# Holder tractor



## PB339

Anyone know of a good source for parts for a Holder tractor. I know a guy who is looking for drive parts for one. It's a four wheel drive, articulated, diesel powered machine, made in Germany.


----------



## pogobill

Here's a place to start
www.alpinesmith.com


----------



## HOLDERPARTS

Hello, 
i have worked on holders for the last 20 years, c500 c6000 . what parts are you looking for?


Mike.


----------



## londo_

Hi,

I would need a rear end part for my 1980's holder C500 tractor. New part is relatively expencive. It is the rear wheel right side when looking for driving direction. See image.


----------



## HOLDERPARTS

Hello, I should have your part. What's wrong with yours?
Mike
[email protected]


----------



## ankenn

I have an A11 Holder tractor. I need clutch and steering wheel. Any help would be appreciated. Andrew


----------



## free2rhymeplain

I am looking for transmission parts for a Holder A55 tractor. Any ideas where I can find these parts? Any help is appreciated.

Part Numbers:
1855 = AG350740102 becomes – 140827 
1850 = A200748125 
1814 = A200748105 becomes – 117924


----------



## albert123

Got a 2000 9700 Holder tractor, when I work with it for 1 or 2 hour it's not moving forward or reverse. After 30 minutes cool down it's working OK for another hour and after no forward or reverse again. Anybody had that problem ???


----------



## holder

Is it showing high temperature for your hydraulic oil?


----------



## holder

Is it showing high temperature for hydrostatic oil?


----------



## albert123

The temperature is below normal on the gauge. Maby the gauge is not reading right ????


----------



## holder

if it is running hot check to make sure your fan for the cooler is working. if it is working make sure the cooler is not plugged.this is overlooked a lot of times.


----------



## albert123

Got a 2000 Holder, forward quit during snow storm, reverse is OK. Can't fin the problem, Got a new forward & reverse swich last winter, I switch the selenoid on the hyd motor and still don't have forward...Can any one help me?? Thanks


----------



## Sean Duke

albert123 said:


> Got a 2000 Holder, forward quit during snow storm, reverse is OK. Can't fin the problem, Got a new forward & reverse swich last winter, I switch the selenoid on the hyd motor and still don't have forward...Can any one help me?? Thanks


----------



## Sean Duke

I have the same problem right now I'm trying to figure it out did you get any help for that


----------



## Wes k

Hello there , I have the same problem, did you find a fix?


----------



## Wes k

albert123 said:


> Got a 2000 Holder, forward quit during snow storm, reverse is OK. Can't fin the problem, Got a new forward & reverse swich last winter, I switch the selenoid on the hyd motor and still don't have forward...Can any one help me?? Thanks





Sean Duke said:


> I have the same problem right now I'm trying to figure it out did you get any help for that


----------



## holder

You said you changed the selenoid on the hydraulic motor.Direction is changed with the selenoids on the hydraulic pump.If it was the pump you changed the selenoid on,try reversing the plugs and see if that makes go forward .if it works that way ,you may have a broken or corroded wire going to forward selenoid.Hope this helps.


----------



## Wes k

holder said:


> You said you changed the selenoid on the hydraulic motor.Direction is changed with the selenoids on the hydraulic pump.If it was the pump you changed the selenoid on,try reversing the plugs and see if that makes go forward .if it works that way ,you may have a broken or corroded wire going to forward selenoid.Hope this helps.

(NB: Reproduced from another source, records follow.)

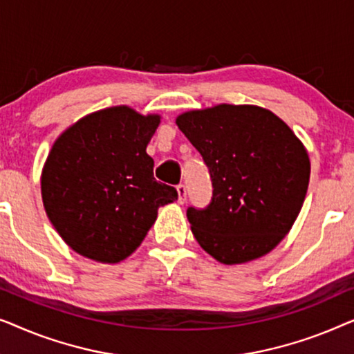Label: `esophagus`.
Returning a JSON list of instances; mask_svg holds the SVG:
<instances>
[{
    "label": "esophagus",
    "mask_w": 354,
    "mask_h": 354,
    "mask_svg": "<svg viewBox=\"0 0 354 354\" xmlns=\"http://www.w3.org/2000/svg\"><path fill=\"white\" fill-rule=\"evenodd\" d=\"M177 193H178V203L183 205L187 200V188L185 185H177Z\"/></svg>",
    "instance_id": "esophagus-1"
}]
</instances>
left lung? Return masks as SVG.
Masks as SVG:
<instances>
[{"label":"left lung","mask_w":354,"mask_h":354,"mask_svg":"<svg viewBox=\"0 0 354 354\" xmlns=\"http://www.w3.org/2000/svg\"><path fill=\"white\" fill-rule=\"evenodd\" d=\"M176 124L205 159L214 188L206 209H187L201 248L225 266L270 253L306 198L311 162L301 140L254 104L187 111Z\"/></svg>","instance_id":"left-lung-1"}]
</instances>
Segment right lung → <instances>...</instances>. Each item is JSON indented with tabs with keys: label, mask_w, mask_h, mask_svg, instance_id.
Returning <instances> with one entry per match:
<instances>
[{
	"label": "right lung",
	"mask_w": 354,
	"mask_h": 354,
	"mask_svg": "<svg viewBox=\"0 0 354 354\" xmlns=\"http://www.w3.org/2000/svg\"><path fill=\"white\" fill-rule=\"evenodd\" d=\"M159 122V114L113 106L84 115L53 143L41 171V200L75 253L120 263L142 245L159 207L177 200L176 188L154 180L147 153Z\"/></svg>",
	"instance_id": "1"
}]
</instances>
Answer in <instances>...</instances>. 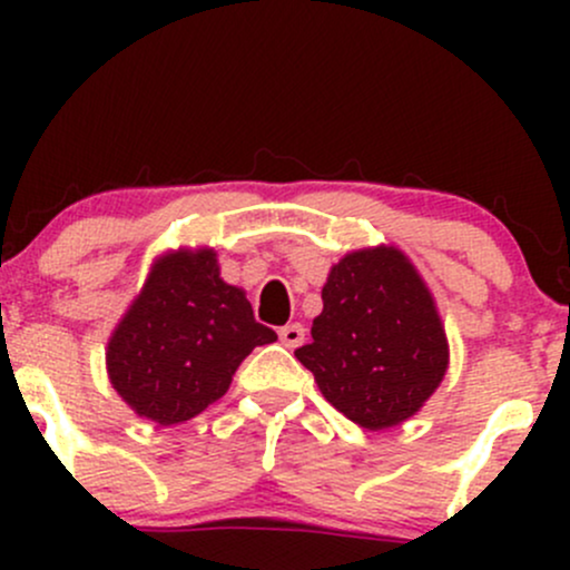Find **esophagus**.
<instances>
[{
  "label": "esophagus",
  "instance_id": "esophagus-1",
  "mask_svg": "<svg viewBox=\"0 0 570 570\" xmlns=\"http://www.w3.org/2000/svg\"><path fill=\"white\" fill-rule=\"evenodd\" d=\"M278 335H281V343H284L286 348H299V345L305 343V326L303 324H286Z\"/></svg>",
  "mask_w": 570,
  "mask_h": 570
}]
</instances>
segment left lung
<instances>
[{"label":"left lung","mask_w":570,"mask_h":570,"mask_svg":"<svg viewBox=\"0 0 570 570\" xmlns=\"http://www.w3.org/2000/svg\"><path fill=\"white\" fill-rule=\"evenodd\" d=\"M311 343L294 351L332 407L383 431L415 415L450 364L426 281L396 246L348 252L332 265Z\"/></svg>","instance_id":"left-lung-1"}]
</instances>
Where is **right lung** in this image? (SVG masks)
I'll return each mask as SVG.
<instances>
[{"instance_id": "add662e5", "label": "right lung", "mask_w": 570, "mask_h": 570, "mask_svg": "<svg viewBox=\"0 0 570 570\" xmlns=\"http://www.w3.org/2000/svg\"><path fill=\"white\" fill-rule=\"evenodd\" d=\"M276 337L222 281L214 248H176L155 259L109 337V383L136 415L174 426L225 396L240 362Z\"/></svg>"}]
</instances>
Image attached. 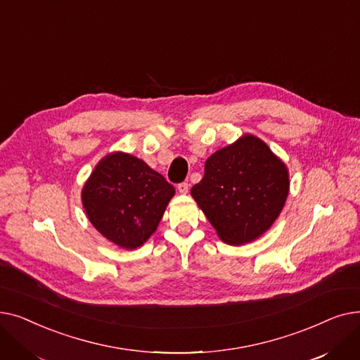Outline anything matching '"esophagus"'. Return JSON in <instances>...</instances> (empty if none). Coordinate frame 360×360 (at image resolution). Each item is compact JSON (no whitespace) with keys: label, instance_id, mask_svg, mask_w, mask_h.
I'll list each match as a JSON object with an SVG mask.
<instances>
[{"label":"esophagus","instance_id":"esophagus-1","mask_svg":"<svg viewBox=\"0 0 360 360\" xmlns=\"http://www.w3.org/2000/svg\"><path fill=\"white\" fill-rule=\"evenodd\" d=\"M188 190H190V185H188V182H181V184L178 185V191H179L181 194H186Z\"/></svg>","mask_w":360,"mask_h":360}]
</instances>
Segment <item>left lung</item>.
<instances>
[{
    "instance_id": "obj_1",
    "label": "left lung",
    "mask_w": 360,
    "mask_h": 360,
    "mask_svg": "<svg viewBox=\"0 0 360 360\" xmlns=\"http://www.w3.org/2000/svg\"><path fill=\"white\" fill-rule=\"evenodd\" d=\"M289 194V174L262 140L247 134L205 160L191 195L229 245H243L267 232Z\"/></svg>"
}]
</instances>
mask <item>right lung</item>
<instances>
[{
    "label": "right lung",
    "mask_w": 360,
    "mask_h": 360,
    "mask_svg": "<svg viewBox=\"0 0 360 360\" xmlns=\"http://www.w3.org/2000/svg\"><path fill=\"white\" fill-rule=\"evenodd\" d=\"M175 188L146 162L110 153L94 167L82 201L90 223L108 240L134 250L153 235Z\"/></svg>",
    "instance_id": "1"
}]
</instances>
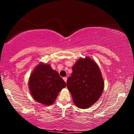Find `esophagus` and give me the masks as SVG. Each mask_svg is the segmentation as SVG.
Masks as SVG:
<instances>
[{
  "label": "esophagus",
  "mask_w": 134,
  "mask_h": 134,
  "mask_svg": "<svg viewBox=\"0 0 134 134\" xmlns=\"http://www.w3.org/2000/svg\"><path fill=\"white\" fill-rule=\"evenodd\" d=\"M63 79H64V81H65V82H67V77H64L63 78Z\"/></svg>",
  "instance_id": "1"
}]
</instances>
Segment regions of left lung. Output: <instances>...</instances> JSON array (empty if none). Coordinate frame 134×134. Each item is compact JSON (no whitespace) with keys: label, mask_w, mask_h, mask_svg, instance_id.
Here are the masks:
<instances>
[{"label":"left lung","mask_w":134,"mask_h":134,"mask_svg":"<svg viewBox=\"0 0 134 134\" xmlns=\"http://www.w3.org/2000/svg\"><path fill=\"white\" fill-rule=\"evenodd\" d=\"M67 86L74 103L86 109L99 99L104 90V81L98 64L90 58H80L72 67Z\"/></svg>","instance_id":"8db88e82"}]
</instances>
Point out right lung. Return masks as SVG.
Instances as JSON below:
<instances>
[{
    "label": "right lung",
    "instance_id": "add662e5",
    "mask_svg": "<svg viewBox=\"0 0 134 134\" xmlns=\"http://www.w3.org/2000/svg\"><path fill=\"white\" fill-rule=\"evenodd\" d=\"M28 86L35 100L44 105H51L66 83L50 64L40 62L29 78Z\"/></svg>",
    "mask_w": 134,
    "mask_h": 134
}]
</instances>
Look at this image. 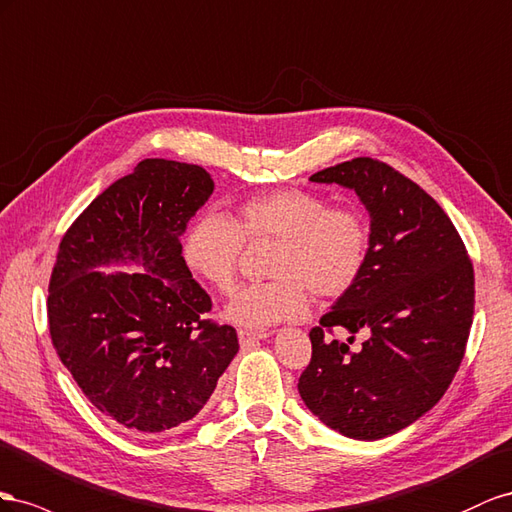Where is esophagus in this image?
<instances>
[{
    "label": "esophagus",
    "instance_id": "1",
    "mask_svg": "<svg viewBox=\"0 0 512 512\" xmlns=\"http://www.w3.org/2000/svg\"><path fill=\"white\" fill-rule=\"evenodd\" d=\"M268 337V332H264V330H238V339H240V345L244 347V349H248V347H253L255 343H259L261 339H266Z\"/></svg>",
    "mask_w": 512,
    "mask_h": 512
}]
</instances>
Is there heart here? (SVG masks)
<instances>
[{"instance_id":"1","label":"heart","mask_w":512,"mask_h":512,"mask_svg":"<svg viewBox=\"0 0 512 512\" xmlns=\"http://www.w3.org/2000/svg\"><path fill=\"white\" fill-rule=\"evenodd\" d=\"M244 242H274L268 264L274 279L242 287L225 317L242 328H266L302 317L311 294L324 300L347 294L367 266L371 227L356 208H330L313 191L279 188L244 199L233 216H197L182 240V259L203 283L229 296Z\"/></svg>"}]
</instances>
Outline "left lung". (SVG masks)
I'll return each mask as SVG.
<instances>
[{
    "instance_id": "8db88e82",
    "label": "left lung",
    "mask_w": 512,
    "mask_h": 512,
    "mask_svg": "<svg viewBox=\"0 0 512 512\" xmlns=\"http://www.w3.org/2000/svg\"><path fill=\"white\" fill-rule=\"evenodd\" d=\"M311 180L354 188L371 216V251L358 283L309 332L298 390L326 427L379 440L427 414L459 371L474 317L472 259L440 203L382 160L352 158ZM358 331L368 337L352 350Z\"/></svg>"
}]
</instances>
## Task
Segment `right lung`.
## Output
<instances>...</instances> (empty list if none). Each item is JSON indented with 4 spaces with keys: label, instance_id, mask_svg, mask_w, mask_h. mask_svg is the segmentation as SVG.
<instances>
[{
    "label": "right lung",
    "instance_id": "right-lung-1",
    "mask_svg": "<svg viewBox=\"0 0 512 512\" xmlns=\"http://www.w3.org/2000/svg\"><path fill=\"white\" fill-rule=\"evenodd\" d=\"M214 191L199 165L145 158L68 227L49 281L57 356L94 407L130 433L158 435L199 414L238 354V334L206 315L182 233ZM145 273H100L109 263Z\"/></svg>",
    "mask_w": 512,
    "mask_h": 512
}]
</instances>
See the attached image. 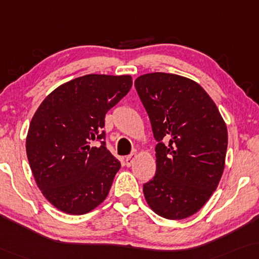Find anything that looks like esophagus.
Instances as JSON below:
<instances>
[{
    "instance_id": "obj_1",
    "label": "esophagus",
    "mask_w": 259,
    "mask_h": 259,
    "mask_svg": "<svg viewBox=\"0 0 259 259\" xmlns=\"http://www.w3.org/2000/svg\"><path fill=\"white\" fill-rule=\"evenodd\" d=\"M135 158H136V154H133V155L128 156V157L125 158V165H126V166H131V165H133Z\"/></svg>"
}]
</instances>
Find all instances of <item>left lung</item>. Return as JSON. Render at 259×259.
Listing matches in <instances>:
<instances>
[{
	"label": "left lung",
	"mask_w": 259,
	"mask_h": 259,
	"mask_svg": "<svg viewBox=\"0 0 259 259\" xmlns=\"http://www.w3.org/2000/svg\"><path fill=\"white\" fill-rule=\"evenodd\" d=\"M135 87L151 122L156 175L143 185L151 210L166 220H184L204 206L225 166L228 129L220 110L197 82L150 72Z\"/></svg>",
	"instance_id": "obj_1"
}]
</instances>
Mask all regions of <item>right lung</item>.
<instances>
[{
	"label": "right lung",
	"mask_w": 259,
	"mask_h": 259,
	"mask_svg": "<svg viewBox=\"0 0 259 259\" xmlns=\"http://www.w3.org/2000/svg\"><path fill=\"white\" fill-rule=\"evenodd\" d=\"M133 85L130 75L90 74L63 83L32 116L25 148L43 196L56 209L84 214L107 198L121 167L102 141L105 114Z\"/></svg>",
	"instance_id": "add662e5"
}]
</instances>
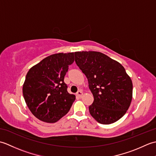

On mine, I have no forward or reverse


----------



## Wes k

On mine, I have no forward or reverse


----------



## holder

Before you try reversing plugs ,try switching the two outer wires on your forward reverse switch maybe your new switch is bad.Easier to do this than the plugs.This way you start at the source and work your way forward.If you have to switch the plugs it maybe easier to cut into the harness and switch the two power wires at the top of the pump .If i remember correctly the selenoid is located on the back side of the pump.Let me know how you make out.


----------



## holder

Did you check the fuse for the ECM?


----------



## Wes k

A Tractor dealer said there’s a broken gear, and the Prime pump and drive pump isn’t pumping?


----------



## holder

Was this a holder dealer? There is only one main variable displacement pump to run the hydrostatics and one for your hydraulic implements and they are not connected.To find out if the main pump is being energized i think you can put a volt meter on the rpm sensor and measure the voltage with the wires disconnected.Thay way you would know if the gear is turning the pump as the reluctor wheel is connected to the to the end of the pump shaft.You can download a operators and parts manual from holder and see what i am try to explain.
Hope i am not confusing you.


----------



## Wes k

holder said:


> Was this a holder dealer? There is only one main variable displacement pump to run the hydrostatics and one for your hydraulic implements and they are not connected.To find out if the main pump is being energized i think you can put a volt meter on the rpm sensor and measure the voltage with the wires disconnected.Thay way you would know if the gear is turning the pump as the reluctor wheel is connected to the to the end of the pump shaft.You can download a operators and parts manual from holder and see what i am try to explain.
> Hope i am not confusing you.


No it was a John Deere dealership, they said the worked on them before, idk , they said that the charge pump wasn’t pumping, and the hydrostatic pump wasn’t pumping , they said that they somehow saw a gear the was broken, I have know idea how they saw that , and they have to split the machine, to get to it ? All the other hydraulics work, just no drive,


----------



## holder

I don't know how they would see the gear either unless they removed the pump assy.If there is a broken gear and it is not the one on the pump,yes they will have to split the machine.If you want to see what they are talking about go to Holder tractors.ca.At top of page go to page click on parts and service.then click on manuals for older models,scroll down to 9700h and other models on that line.click on that and it will download all the info on operating instructions and all the part parts diagrams with part numbers.It is about 200 pages but well worth looking at.It will help you understand how it works.And yes it is free.Where are you located?


----------



## Wes k

holder said:


> I don't know how they would see the gear either unless they removed the pump assy.If there is a broken gear and it is not the one on the pump,yes they will have to split the machine.If you want to see what they are talking about go to Holder tractors.ca.At top of page go to page click on parts and service.then click on manuals for older models,scroll down to 9700h and other models on that line.click on that and it will download all the info on operating instructions and all the part parts diagrams with part numbers.It is about 200 pages but well worth looking at.It will help you understand how it works.And yes it is free.Where are you located?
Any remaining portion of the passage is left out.